Reese stepped into the house Samantha had grown up in. Endless slumber party memories flooded her like they always did when she saw the place. It had been abandoned and trashed in the years Samantha had been in Portland making a life for herself, but between her, Reese, Bron and Dillon, they’d got it completely fixed up. Now, the house looked like it belonged on the pages of a Pottery Barn catalogue.

Reese had given herself one day to cry into a pillow like a heartbroken teenager, then called Samantha and Muriel, and told them everything. Then she’d gone to the town library to find anything she could about Ethan’s clan in the local history section, but came up with nothing on him.

“I only have a few minutes before I have to be at work,” she said as she followed Samantha down the narrow hallway, painted in a soothing lavender-gray color with white trim.

“This won’t take long.”

Muriel was lying on her back on Samantha’s bed, round belly pointing up at the ceiling, studying an old book of some kind. Rolling to her side, she said, “Reese, I don’t think Ethan did it.”

“What? How do you know?”

“He’s in my dad’s hunter journal,” Samantha explained, sinking onto the mattress beside Muriel and drawing an ankle under her. “Look.” She pointed to what looked like an unorganized lineage chart. “When we became lower in our numbers, the hunters started keeping track of the bears in the clans and rogues as well. We found Ethan’s name right here.” She pointed.

Ethan Brenner
, the passage read. And right above him were DJ and Marsha Brenner. And in the column beside their names was written a small note in different colored ink.

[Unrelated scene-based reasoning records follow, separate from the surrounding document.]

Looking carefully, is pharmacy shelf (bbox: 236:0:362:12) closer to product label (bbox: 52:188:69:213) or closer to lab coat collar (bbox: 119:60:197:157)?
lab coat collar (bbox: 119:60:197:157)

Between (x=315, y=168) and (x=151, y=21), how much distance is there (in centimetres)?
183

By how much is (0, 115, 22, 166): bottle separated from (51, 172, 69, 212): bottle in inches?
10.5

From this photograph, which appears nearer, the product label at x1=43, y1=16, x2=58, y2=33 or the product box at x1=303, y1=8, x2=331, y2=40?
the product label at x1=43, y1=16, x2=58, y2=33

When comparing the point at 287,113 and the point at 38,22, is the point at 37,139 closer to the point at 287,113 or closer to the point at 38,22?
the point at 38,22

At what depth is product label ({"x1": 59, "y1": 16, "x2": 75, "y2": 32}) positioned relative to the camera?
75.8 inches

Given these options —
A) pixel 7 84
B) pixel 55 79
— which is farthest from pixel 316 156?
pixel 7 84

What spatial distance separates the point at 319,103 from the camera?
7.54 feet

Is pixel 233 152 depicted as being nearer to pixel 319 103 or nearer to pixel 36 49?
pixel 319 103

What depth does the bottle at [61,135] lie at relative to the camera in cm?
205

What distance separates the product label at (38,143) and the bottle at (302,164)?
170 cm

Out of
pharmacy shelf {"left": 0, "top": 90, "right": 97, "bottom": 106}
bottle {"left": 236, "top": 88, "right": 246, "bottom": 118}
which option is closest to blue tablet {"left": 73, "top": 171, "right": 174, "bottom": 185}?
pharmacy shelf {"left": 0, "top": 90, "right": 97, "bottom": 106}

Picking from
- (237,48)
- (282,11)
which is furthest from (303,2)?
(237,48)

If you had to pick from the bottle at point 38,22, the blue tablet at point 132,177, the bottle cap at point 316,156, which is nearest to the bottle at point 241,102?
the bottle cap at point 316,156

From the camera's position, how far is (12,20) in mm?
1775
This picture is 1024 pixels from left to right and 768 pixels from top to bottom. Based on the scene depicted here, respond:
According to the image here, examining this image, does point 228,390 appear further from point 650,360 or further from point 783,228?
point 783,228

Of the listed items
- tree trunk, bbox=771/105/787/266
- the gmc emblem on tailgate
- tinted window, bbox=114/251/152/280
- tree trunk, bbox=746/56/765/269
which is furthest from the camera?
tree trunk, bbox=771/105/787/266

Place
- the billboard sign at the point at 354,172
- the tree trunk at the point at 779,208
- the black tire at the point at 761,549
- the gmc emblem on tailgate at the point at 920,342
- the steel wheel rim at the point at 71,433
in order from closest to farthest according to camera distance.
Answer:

Died in a house fire. Survived by their son, Ethan.

“Oh my gosh,” Reese whispered.

No wonder he hadn’t wanted to talk about his parent’s death. And now his freaking out over the soot on her face made sense—and the horror in his eyes when he saw all that ash in the bed. His parents died by fire. Of course he would be wary of it.

“Was he there?” she asked, but she already knew the answer. This was what broke him apart from his bear all those years ago.

“It doesn’t say,” Samantha answered in a sad tone. “That’s not all, Reese. There’s an entire page on the Cress alphas, and Ethan is on there too.”

Shaking her head, Reese frowned. “I don’t understand.”

Muriel turned a few of the thin, crackling journal pages and pointed to a list that split off into several forks. “His grandmother was born to a woman named Lenora Cress. Never married or mated, and whoever made this chart obviously didn’t know who the father was. Ethan is a Cress just as surely as Trent and Bron, just not in name. Only by blood.”

“Ethan’s a Cress alpha?” she murmured. “Do you think he knows?”

Samantha shrugged. “Maybe if his parents told him before they passed. He was young though, and Muriel said he barely even talked when he came to the Seven Devils clan. He never mentioned it as far as she knows. And that’s something pretty huge to leave out if he knew about his lineage.”

“That’s why his eyes look so much like Trent’s did,” Reese breathed. “He’s related to him. And Bron. Jesus, two Cress alphas are running the last two bear shifter clans in the world. Has there ever been two at once before?”

Muriel shook her head. “Not that I know of. It’s always been one legendary Cress each generation. This generation has two by default.”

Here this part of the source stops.